Prosecutors fight for Eric Garner grand jury record secrecy
A NAACP attorney said disclosure was needed because allowing secrecy 'reinforces the perception, if not the reality, that the system is rigged.'
Bebeto Matthews/AP
New York
Lawyers battling over whether the grand jury record in the chokehold death of an unarmed black man should stay sealed came under sharp questioning by an appeals court on Tuesday, with one judge asking whether secrecy was a way of glossing over prosecutors' role in a decision not to charge a white police officer in the case.
The four-judge state panel in Brooklyn heard the arguments in the Eric Garner case after the New York Civil Liberties Union and others appealed a March ruling keeping the minutes under seal. A lower-court judge agreed with the Staten Island district attorney's office that lifting the veil of secrecy in grand jury proceedings could subject witnesses to harassment or retaliation after they were promised anonymity, an argument repeated on Tuesday.
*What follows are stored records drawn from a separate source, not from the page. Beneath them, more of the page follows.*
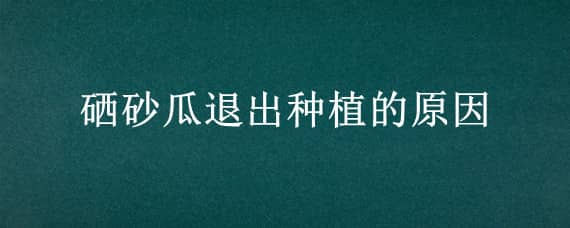 硒砂瓜退出种植的原因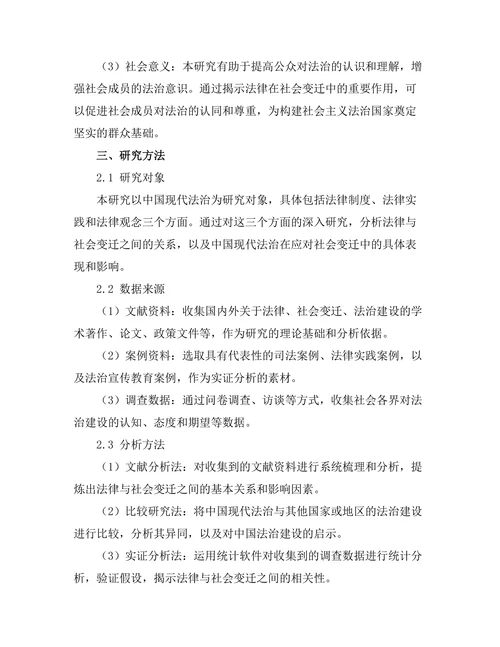 （3）社会意义：本研究有助于提高公众对法治的认识和理解，增强社会成员的法治意识。通过揭示法律在社会变迁中的重要作用，可以促进社会成员对法治的认同和尊重，为构建社会主义法治国家奠定坚实的群众基础。

三、研究方法

2.1 研究对象

本研究以中国现代法治为研究对象，具体包括法律制度、法律实践和法律观念三个方面。通过对这三个方面的深入研究，分析法律与社会变迁之间的关系，以及中国现代法治在应对社会变迁中的具体表现和影响。

2.2 数据来源

（1）文献资料：收集国内外关于法律、社会变迁、法治建设的学术著作、论文、政策文件等，作为研究的理论基础和分析依据。

（2）案例资料：选取具有代表性的司法案例、法律实践案例，以及法治宣传教育案例，作为实证分析的素材。

（3）调查数据：通过问卷调查、访谈等方式，收集社会各界对法治建设的认知、态度和期望等数据。

2.3 分析方法

（1）文献分析法：对收集到的文献资料进行系统梳理和分析，提炼出法律与社会变迁之间的基本关系和影响因素。

（2）比较研究法：将中国现代法治与其他国家或地区的法治建设进行比较，分析其异同，以及对中国法治建设的启示。

（3）实证分析法：运用统计软件对收集到的调查数据进行统计分析，验证假设，揭示法律与社会变迁之间的相关性。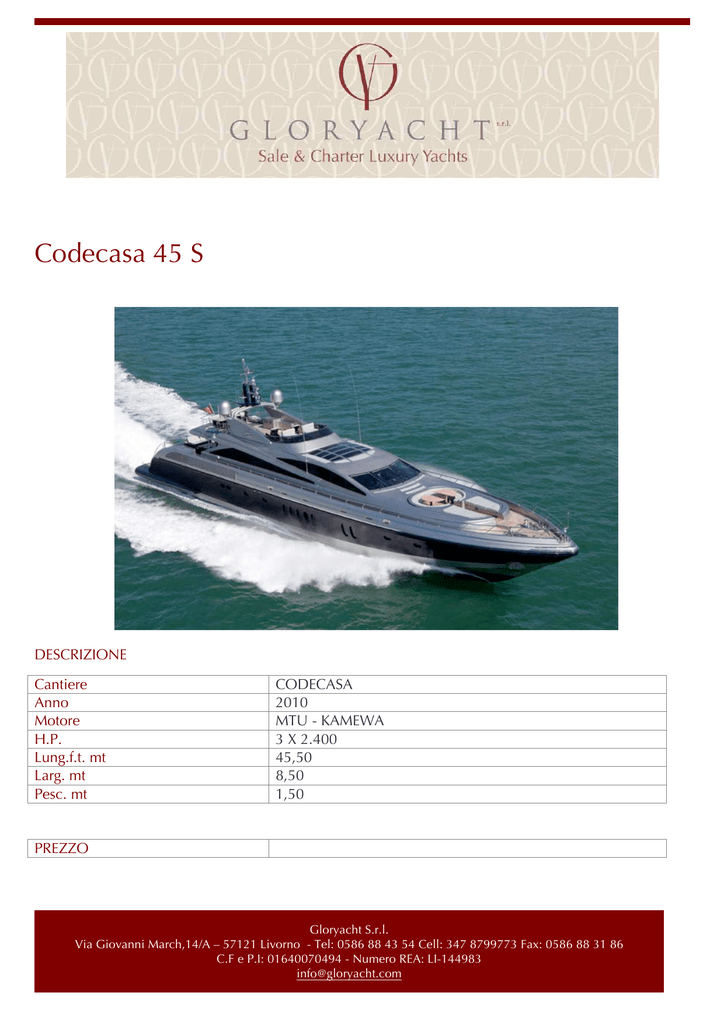 GLORYACHT s.r.l.
Sale & Charter Luxury Yachts

Codecasa 45 S

DESCRIZIONE

| Cantiere | CODECASA |
|---|---|
| Anno | 2010 |
| Motore | MTU - KAMEWA |
| H.P. | 3 X 2.400 |
| Lung.f.t. mt | 45,50 |
| Larg. mt | 8,50 |
| Pesc. mt | 1,50 |

| PREZZO | |
|---|---|

Gloryacht S.r.l.
Via Giovanni March,14/A – 57121 Livorno - Tel: 0586 88 43 54 Cell: 347 8799773 Fax: 0586 88 31 86
C.F e P.I: 01640070494 - Numero REA: LI-144983
info@gloryacht.com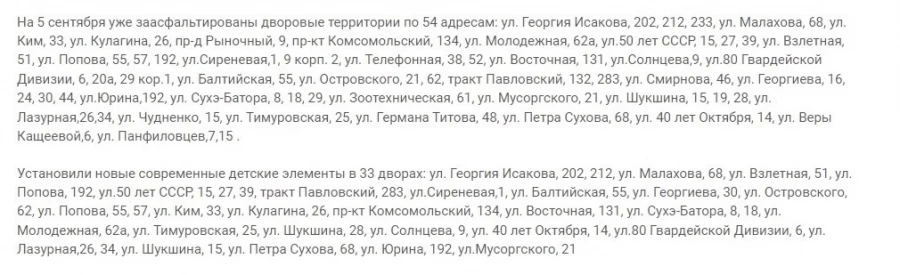 На 5 сентября уже заасфальтированы дворовые территории по 54 адресам: ул. Георгия Исакова, 202, 212, 233, ул. Малахова, 68, ул. Ким, 33, ул. Кулагина, 26, пр-д Рыночный, 9, пр-кт Комсомольский, 134, ул. Молодежная, 62а, ул.50 лет СССР, 15, 27, 39, ул. Взлетная, 51, ул. Попова, 55, 57, 192, ул.Сиреневая,1, 9 корп. 2, ул. Телефонная, 38, 52, ул. Восточная, 131, ул.Солнцева,9, ул.80 Гвардейской Дивизии, 6, 20а, 29 кор.1, ул. Балтийская, 55, ул. Островского, 21, 62, тракт Павловский, 132, 283, ул. Смирнова, 46, ул. Георгиева, 16, 24, 30, 44, ул.Юрина,192, ул. Сухэ-Батора, 8, 18, 29, ул. Зоотехническая, 61, ул. Мусоргского, 21, ул. Шукшина, 15, 19, 28, ул. Лазурная,26,34, ул. Чудненко, 15, ул. Тимуровская, 25, ул. Германа Титова, 48, ул. Петра Сухова, 68, ул. 40 лет Октября, 14, ул. Веры Кащеевой,6, ул. Панфиловцев,7,15 .

Установили новые современные детские элементы в 33 дворах: ул. Георгия Исакова, 202, 212, ул. Малахова, 68, ул. Взлетная, 51, ул. Попова, 192, ул.50 лет СССР, 15, 27, 39, тракт Павловский, 283, ул.Сиреневая,1, ул. Балтийская, 55, ул. Георгиева, 30, ул. Островского, 62, ул. Попова, 55, 57, ул. Ким, 33, ул. Кулагина, 26, пр-кт Комсомольский, 134, ул. Восточная, 131, ул. Сухэ-Батора, 8, 18, ул. Молодежная, 62а, ул. Тимуровская, 25, ул. Шукшина, 28, ул. Солнцева, 9, ул. 40 лет Октября, 14, ул.80 Гвардейской Дивизии, 6, ул. Лазурная,26, 34, ул. Шукшина, 15, ул. Петра Сухова, 68, ул. Юрина, 192, ул.Мусоргского, 21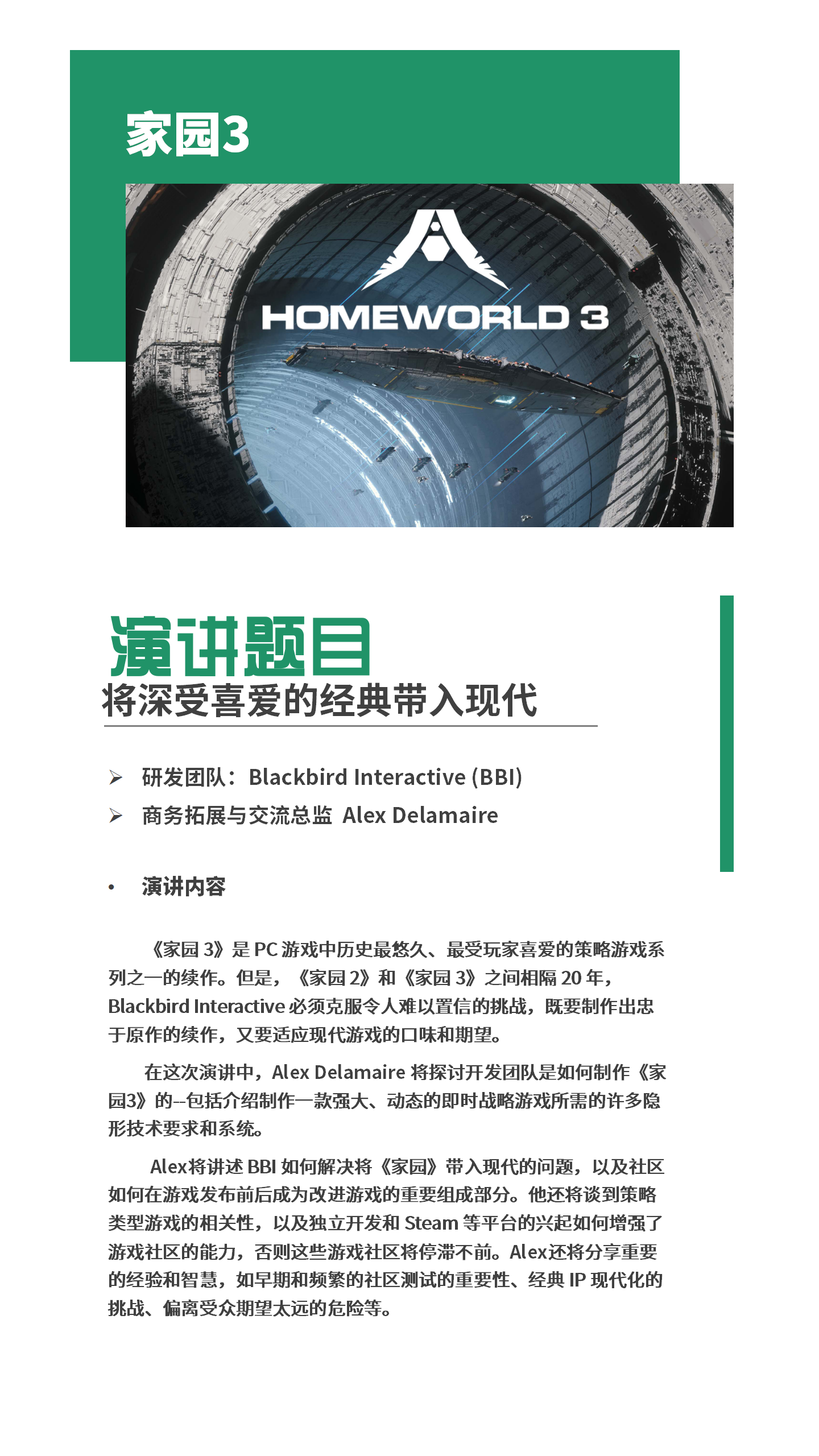 家园3

HOMEWORLD 3

演讲题目
将深受喜爱的经典带入现代

➢ 研发团队：Blackbird Interactive (BBI)
➢ 商务拓展与交流总监 Alex Delamaire

• 演讲内容

《家园 3》是 PC 游戏中历史最悠久、最受玩家喜爱的策略游戏系列之一的续作。但是，《家园 2》和《家园 3》之间相隔 20 年，Blackbird Interactive 必须克服令人难以置信的挑战，既要制作出忠于原作的续作，又要适应现代游戏的口味和期望。

在这次演讲中，Alex Delamaire 将探讨开发团队是如何制作《家园3》的--包括介绍制作一款强大、动态的即时战略游戏所需的许多隐形技术要求和系统。

Alex将讲述 BBI 如何解决将《家园》带入现代的问题，以及社区如何在游戏发布前后成为改进游戏的重要组成部分。他还将谈到策略类型游戏的相关性，以及独立开发和 Steam 等平台的兴起如何增强了游戏社区的能力，否则这些游戏社区将停滞不前。Alex还将分享重要的经验和智慧，如早期和频繁的社区测试的重要性、经典 IP 现代化的挑战、偏离受众期望太远的危险等。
"The intense public scrutiny of this case should result not in disclosure but even more zealous protection," Assistant District Attorney Anne Grady said.
But Judge Leonard Austin zeroed in on accusations that then-District Attorney Daniel Donovan was being duplicitous in the Garner case for going to court to get permission for a partial disclosure of details like the number of witnesses, only to turn around and argue against the release of more meaningful information like the testimony of Officer Daniel Pantaleo and prosecutors' instructions to the grand jury.
"Your office seems to have wanted to put a very pretty gloss on what happened and kind of sweep everything under the rug and use grand jury secrecy as its protection," Judge Austin said.
Officer Pantaleo and other officers stopped Mr. Garner last July 17 on suspicion of selling loose, untaxed cigarettes. A video shot by an onlooker and widely watched online shows Garner telling the officers to leave him alone and refusing to be handcuffed.
The officer responded by wrapping his arm around Garner's neck in what he said was a sanctioned takedown move and not a banned chokehold. The heavyset Garner, who had asthma, is heard on the tape gasping, "I can't breathe." He later was pronounced dead at a hospital.
The medical examiner ruled Garner's death a homicide and found that a chokehold contributed to it. The death helped spark nationwide debate about the role of race in policing.
The judges on Tuesday also pressed the NYCLU and others on whether they had established a "compelling and particularized need" for the release of the grand jury record as required by law, a standard the lower-court judge found they failed to meet. Attorney Arthur Eisenberg responded that the disclosure was needed to better inform legislative proposals aimed at making grand jury deliberations more transparent.
NAACP attorney James Meyerson went further, saying disclosure was needed because allowing secrecy "reinforces the perception, if not the reality, that the system is rigged."